Lux was the last to go. Fleeing from the house, we forgot to stop at the garage. After the suicide free-for-all, Mr. and Mrs. Lisbon gave up any attempt to lead a normal life. They had Mr. Hedly pack up the house, selling what furniture he could at a garage sale. Everyone went just to look. Our parents did not buy used furniture, and they certainly didn't buy furniture tainted by death. We of course took the family photos that were put out with the trash. Mr. Lisbon put the house on the market, and it was sold to a young couple from Boston.
It didn't matter in the end how old they had been, or that they were girls. But only that we had loved them, and that they hadn't heard us calling; still do not hear us. Calling them out of those rooms where they went to be alone for all time. Alone in suicide, which is deeper than death, and where we will never find the pieces to put them back together. Все приписали гибель нашего района от самоубийств лиссабонских девушек. Люди видели свое ясновидение в вытертых вязах и резком солнечном свете. Некоторые считали, что пытка, раздирающая лиссабонских девушек, указывает на простой отказ принять мир таким, каким он был им передан: настолько полный недостатков. Но единственное, в чем мы уверены после всех этих лет, - это недостаточность объяснений.
«Очевидно, доктор, вы никогда не были тринадцатилетней девочкой».
Девочкам из Лиссабона было 13 лет, Сесилия, 14, Люкс, 15, Бонни, 16, Мэри и 17, Тереза. Никто не мог понять, как миссис Лиссабон и мистер Лиссабон, наш учитель математики, создали таких прекрасных существ.
С того времени дом в Лиссабоне начал меняться. Почти каждый день, и даже когда она не следила за Сесилией, Люкс загорала на своем полотенце в купальнике, из-за которого точилка для ножей давала ей 15-минутную демонстрацию бесплатно.

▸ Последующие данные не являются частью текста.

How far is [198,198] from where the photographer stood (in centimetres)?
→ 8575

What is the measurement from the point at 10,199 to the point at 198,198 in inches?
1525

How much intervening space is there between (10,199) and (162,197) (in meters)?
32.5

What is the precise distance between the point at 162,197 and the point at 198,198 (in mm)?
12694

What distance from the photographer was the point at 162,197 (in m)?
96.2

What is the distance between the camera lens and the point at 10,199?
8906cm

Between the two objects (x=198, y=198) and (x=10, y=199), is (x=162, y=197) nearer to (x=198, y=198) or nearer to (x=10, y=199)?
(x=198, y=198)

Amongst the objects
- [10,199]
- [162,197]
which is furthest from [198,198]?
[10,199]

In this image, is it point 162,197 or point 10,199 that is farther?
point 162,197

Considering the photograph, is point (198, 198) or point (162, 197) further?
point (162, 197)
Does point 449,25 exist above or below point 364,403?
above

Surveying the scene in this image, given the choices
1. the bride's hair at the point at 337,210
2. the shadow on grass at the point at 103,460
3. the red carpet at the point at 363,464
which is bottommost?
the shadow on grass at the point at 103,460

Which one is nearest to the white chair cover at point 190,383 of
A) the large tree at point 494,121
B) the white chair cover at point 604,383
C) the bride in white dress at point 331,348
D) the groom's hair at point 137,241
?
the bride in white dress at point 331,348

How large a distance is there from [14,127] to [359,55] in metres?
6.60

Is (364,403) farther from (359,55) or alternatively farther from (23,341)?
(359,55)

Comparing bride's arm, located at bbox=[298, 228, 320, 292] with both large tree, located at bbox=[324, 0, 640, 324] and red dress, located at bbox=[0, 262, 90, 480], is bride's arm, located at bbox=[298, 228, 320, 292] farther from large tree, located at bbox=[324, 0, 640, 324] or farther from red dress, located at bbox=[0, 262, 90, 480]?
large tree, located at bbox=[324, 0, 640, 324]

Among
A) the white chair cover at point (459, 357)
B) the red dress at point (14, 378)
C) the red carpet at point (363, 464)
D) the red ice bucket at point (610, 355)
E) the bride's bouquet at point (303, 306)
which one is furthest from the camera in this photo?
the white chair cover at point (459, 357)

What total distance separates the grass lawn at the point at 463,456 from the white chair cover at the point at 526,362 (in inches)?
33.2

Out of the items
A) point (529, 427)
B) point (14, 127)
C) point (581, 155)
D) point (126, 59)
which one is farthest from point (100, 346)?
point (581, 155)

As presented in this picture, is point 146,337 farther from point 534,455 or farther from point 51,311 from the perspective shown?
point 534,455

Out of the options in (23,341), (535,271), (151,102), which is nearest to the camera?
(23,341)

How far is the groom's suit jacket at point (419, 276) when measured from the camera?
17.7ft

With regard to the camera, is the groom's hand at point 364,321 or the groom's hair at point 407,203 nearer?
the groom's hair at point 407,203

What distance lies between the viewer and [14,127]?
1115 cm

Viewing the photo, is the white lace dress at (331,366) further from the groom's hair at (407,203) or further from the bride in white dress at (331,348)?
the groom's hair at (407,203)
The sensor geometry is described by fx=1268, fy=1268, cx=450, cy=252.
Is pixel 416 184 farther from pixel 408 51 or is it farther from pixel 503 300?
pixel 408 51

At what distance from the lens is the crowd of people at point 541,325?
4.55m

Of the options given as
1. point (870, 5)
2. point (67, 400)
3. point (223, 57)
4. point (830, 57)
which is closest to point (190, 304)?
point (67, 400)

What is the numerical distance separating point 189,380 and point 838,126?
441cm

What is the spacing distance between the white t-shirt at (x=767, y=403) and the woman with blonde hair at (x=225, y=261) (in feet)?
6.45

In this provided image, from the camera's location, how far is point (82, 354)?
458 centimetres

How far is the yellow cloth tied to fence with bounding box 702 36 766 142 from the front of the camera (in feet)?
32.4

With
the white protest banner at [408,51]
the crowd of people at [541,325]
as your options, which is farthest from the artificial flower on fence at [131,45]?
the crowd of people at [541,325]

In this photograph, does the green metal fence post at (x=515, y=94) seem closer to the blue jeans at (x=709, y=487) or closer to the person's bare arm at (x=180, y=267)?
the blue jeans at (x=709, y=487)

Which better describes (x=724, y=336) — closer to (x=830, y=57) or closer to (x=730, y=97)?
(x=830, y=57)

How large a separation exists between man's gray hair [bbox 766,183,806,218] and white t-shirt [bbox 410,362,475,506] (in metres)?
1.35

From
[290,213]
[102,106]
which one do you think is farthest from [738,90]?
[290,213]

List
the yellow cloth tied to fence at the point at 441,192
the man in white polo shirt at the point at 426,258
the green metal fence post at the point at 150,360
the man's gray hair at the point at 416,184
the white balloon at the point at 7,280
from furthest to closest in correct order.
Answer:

Единственным надежным мальчиком, который познакомился с Люксом, был Трип Фонтейн. Всего за 18 месяцев до того, как самоубийства превратились из детского жира в удовольствие как для девочек, так и для матерей.
Но мало кто ожидал, что это будет так радикально. Девочек вытащили из школы, и миссис Лиссабон закрыла дом для максимальной безопасности изоляции. Единственный контакт девушек с внешним миром был через заказанные ими каталоги, которые начали заполнять почтовый ящик Лиссабона фотографиями модной одежды и брошюр для экзотических каникул. Невозможно пойти куда-либо, девочки путешествовали в своем воображении: к сиамским храмам с золотыми наконечниками или мимо старика, метла листьев, убирающая гигантский ковер в Японии. И Сесилия не умерла. Она была невестой в Калькутте.
Собирая у них все, что могли, мы не могли выбросить из головы лиссабонских девушек, но они ускользали. Цвет их глаз поблек, наряду с точными точками расположения родинок и ямочек. С пяти лет им стало четыре, и все они, живые и мертвые, стали тенями. Мы бы потеряли их полностью, если бы девочки не связались с нами.
Люкс был последним. Спасаясь от дома, мы забыли остановиться в гараже. После всеобщего самоубийства мистер и миссис Лиссабон отказались от любых попыток вести нормальную жизнь. У них был мистер Хедли, который собирал вещи в доме и продавал всю мебель, которую мог, на распродаже в гараже. Все пошли просто посмотреть. Наши родители не покупали подержанную мебель, и они, конечно, не покупали мебель, испорченную смертью. Мы, конечно, сделали семейные фотографии, которые были разложены с мусором. Мистер Лиссабон выставил дом на рынок, и он был продан молодой паре из Бостона.
В конце концов, не имело значения, сколько им лет или что они девочки. Но только то, что мы их любили, и что они не слышали, как мы зовем; до сих пор не слышат нас. Вызывать их из тех комнат, где они навсегда остались одни. Только в самоубийстве, которое глубже смерти, и где мы никогда не найдем кусочки, чтобы собрать их вместе.